[The data]

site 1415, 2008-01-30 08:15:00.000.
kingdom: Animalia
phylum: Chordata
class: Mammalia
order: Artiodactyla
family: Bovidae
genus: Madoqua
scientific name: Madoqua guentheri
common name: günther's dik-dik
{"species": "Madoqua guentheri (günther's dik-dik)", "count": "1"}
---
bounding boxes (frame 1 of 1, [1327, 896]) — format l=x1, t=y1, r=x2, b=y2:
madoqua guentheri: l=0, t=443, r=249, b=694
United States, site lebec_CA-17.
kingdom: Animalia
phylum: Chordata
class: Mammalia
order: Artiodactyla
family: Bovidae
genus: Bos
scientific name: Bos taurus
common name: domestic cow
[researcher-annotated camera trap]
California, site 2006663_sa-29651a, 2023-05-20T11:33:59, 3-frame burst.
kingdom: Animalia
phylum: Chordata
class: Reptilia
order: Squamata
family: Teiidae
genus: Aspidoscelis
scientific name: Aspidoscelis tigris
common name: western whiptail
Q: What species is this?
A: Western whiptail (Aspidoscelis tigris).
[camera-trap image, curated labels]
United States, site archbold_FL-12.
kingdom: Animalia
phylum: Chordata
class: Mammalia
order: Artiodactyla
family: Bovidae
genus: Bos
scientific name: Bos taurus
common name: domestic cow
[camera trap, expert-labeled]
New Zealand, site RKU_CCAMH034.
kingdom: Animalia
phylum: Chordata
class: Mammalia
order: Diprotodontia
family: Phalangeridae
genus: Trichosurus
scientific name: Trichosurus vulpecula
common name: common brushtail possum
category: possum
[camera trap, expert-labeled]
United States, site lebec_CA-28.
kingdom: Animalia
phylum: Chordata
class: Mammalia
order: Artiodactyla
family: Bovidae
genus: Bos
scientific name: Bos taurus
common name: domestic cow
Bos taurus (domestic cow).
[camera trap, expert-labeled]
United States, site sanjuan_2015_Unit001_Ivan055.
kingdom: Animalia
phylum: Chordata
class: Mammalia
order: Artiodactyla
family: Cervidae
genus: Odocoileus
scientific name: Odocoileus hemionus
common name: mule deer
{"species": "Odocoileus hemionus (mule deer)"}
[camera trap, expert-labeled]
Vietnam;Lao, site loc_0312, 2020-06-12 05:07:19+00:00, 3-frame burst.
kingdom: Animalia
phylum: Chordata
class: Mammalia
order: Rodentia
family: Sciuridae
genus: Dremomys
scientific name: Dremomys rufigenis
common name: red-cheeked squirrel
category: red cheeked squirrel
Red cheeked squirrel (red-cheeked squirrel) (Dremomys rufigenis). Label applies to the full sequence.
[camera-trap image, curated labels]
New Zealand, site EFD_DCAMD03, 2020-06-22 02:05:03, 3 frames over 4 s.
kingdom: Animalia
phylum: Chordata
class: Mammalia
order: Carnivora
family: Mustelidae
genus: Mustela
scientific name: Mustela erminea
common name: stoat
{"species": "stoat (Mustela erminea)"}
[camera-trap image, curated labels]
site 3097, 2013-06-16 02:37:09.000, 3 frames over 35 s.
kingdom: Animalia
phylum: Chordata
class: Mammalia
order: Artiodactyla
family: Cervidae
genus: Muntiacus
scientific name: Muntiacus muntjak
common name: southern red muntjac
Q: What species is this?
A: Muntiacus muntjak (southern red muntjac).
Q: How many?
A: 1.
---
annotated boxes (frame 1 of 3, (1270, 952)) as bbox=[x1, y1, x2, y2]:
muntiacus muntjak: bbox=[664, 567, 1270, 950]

[/The data]

Work item
Copy out, from the records above, every line that holds the string "United".

Exercise response
United States, site lebec_CA-17.
United States, site archbold_FL-12.
United States, site lebec_CA-28.
United States, site sanjuan_2015_Unit001_Ivan055.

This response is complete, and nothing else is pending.